● **Written problem**
List every line of the data below that contains the string "between", copying each line in full.

● **Input rows**
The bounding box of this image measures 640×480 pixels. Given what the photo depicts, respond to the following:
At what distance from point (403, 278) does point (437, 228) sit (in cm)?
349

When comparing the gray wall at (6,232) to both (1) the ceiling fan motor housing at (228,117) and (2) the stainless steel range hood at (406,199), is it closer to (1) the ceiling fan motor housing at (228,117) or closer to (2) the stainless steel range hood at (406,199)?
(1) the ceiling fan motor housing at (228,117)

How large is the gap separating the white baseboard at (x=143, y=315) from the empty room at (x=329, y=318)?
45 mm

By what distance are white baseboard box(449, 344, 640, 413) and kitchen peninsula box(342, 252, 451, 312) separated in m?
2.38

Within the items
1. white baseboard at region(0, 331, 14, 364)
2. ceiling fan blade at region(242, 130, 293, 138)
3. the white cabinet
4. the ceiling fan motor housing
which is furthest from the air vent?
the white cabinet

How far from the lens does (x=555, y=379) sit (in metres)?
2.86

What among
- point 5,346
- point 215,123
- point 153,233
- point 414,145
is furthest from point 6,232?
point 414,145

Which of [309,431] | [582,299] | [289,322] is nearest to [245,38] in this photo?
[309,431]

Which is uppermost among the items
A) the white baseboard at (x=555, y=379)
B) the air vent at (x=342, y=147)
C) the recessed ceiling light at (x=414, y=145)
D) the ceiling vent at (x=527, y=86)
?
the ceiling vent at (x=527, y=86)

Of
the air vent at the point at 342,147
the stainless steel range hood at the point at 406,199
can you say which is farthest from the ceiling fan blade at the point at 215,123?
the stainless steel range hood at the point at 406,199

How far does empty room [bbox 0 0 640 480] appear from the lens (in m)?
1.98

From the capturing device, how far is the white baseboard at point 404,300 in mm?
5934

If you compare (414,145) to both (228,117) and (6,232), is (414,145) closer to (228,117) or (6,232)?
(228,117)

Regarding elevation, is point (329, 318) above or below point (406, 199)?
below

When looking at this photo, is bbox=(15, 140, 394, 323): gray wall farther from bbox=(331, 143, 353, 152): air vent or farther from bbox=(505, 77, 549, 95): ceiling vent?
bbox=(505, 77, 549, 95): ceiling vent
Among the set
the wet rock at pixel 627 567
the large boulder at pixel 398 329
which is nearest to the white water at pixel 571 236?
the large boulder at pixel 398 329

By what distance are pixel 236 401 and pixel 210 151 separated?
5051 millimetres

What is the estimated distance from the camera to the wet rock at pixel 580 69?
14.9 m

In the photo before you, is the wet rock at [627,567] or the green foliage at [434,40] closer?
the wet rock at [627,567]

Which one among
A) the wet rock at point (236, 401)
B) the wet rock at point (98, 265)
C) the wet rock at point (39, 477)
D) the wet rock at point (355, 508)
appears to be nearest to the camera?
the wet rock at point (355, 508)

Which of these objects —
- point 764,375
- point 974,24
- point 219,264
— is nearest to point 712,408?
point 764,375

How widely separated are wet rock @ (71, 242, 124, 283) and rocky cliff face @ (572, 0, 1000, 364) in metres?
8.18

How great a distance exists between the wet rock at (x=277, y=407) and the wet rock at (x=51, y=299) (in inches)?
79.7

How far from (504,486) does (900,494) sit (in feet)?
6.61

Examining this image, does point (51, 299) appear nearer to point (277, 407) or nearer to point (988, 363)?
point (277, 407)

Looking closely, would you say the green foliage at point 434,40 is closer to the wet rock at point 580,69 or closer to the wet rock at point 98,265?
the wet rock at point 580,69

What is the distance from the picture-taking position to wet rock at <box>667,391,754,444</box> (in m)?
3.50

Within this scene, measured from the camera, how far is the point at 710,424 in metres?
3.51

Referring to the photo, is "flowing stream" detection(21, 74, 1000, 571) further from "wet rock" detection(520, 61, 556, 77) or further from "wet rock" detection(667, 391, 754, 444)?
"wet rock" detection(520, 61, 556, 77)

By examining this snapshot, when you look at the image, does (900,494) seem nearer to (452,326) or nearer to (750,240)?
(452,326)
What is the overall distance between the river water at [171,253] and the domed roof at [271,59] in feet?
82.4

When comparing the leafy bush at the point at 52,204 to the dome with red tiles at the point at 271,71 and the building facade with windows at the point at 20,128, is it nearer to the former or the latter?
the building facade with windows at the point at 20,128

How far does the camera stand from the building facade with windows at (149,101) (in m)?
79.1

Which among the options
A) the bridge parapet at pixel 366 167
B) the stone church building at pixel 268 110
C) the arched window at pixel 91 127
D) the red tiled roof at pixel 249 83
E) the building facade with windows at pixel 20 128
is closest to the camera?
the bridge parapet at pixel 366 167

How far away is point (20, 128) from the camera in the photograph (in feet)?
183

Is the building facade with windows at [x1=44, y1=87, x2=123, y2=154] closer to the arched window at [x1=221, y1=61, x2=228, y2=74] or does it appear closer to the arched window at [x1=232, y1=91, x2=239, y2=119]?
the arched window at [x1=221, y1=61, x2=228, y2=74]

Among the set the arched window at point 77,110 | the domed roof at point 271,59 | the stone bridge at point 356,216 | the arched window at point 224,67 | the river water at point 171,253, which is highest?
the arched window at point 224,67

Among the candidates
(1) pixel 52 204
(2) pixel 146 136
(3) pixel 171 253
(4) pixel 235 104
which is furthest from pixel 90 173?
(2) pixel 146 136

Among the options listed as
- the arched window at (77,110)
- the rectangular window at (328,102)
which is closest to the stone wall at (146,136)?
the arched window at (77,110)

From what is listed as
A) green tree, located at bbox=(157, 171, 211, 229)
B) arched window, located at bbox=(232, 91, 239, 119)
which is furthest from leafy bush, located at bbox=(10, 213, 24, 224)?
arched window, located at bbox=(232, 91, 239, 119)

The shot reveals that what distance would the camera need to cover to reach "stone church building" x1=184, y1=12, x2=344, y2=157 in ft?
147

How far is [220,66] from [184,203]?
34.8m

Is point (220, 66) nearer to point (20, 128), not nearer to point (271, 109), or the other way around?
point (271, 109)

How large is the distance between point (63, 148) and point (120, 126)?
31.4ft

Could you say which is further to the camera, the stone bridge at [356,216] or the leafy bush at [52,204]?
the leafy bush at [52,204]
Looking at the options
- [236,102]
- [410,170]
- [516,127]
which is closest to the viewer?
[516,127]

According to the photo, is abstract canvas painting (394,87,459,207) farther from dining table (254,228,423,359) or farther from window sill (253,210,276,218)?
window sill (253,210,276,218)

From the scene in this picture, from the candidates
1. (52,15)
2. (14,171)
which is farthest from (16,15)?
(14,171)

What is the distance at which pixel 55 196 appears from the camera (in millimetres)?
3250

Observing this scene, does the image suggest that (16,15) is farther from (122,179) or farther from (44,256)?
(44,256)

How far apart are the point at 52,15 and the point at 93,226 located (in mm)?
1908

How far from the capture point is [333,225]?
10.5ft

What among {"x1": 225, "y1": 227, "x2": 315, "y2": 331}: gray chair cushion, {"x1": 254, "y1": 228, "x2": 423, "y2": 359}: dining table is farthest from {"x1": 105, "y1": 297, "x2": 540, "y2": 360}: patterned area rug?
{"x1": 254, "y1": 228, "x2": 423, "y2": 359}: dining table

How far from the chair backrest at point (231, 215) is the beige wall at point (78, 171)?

● **Problem solution**
How great a distance exists between the wet rock at (x=277, y=407) and the wet rock at (x=51, y=299) (in inches)?
What is the overall distance between the river water at [171,253] and the domed roof at [271,59] in feet?
How large is the distance between point (63, 148) and point (120, 126)?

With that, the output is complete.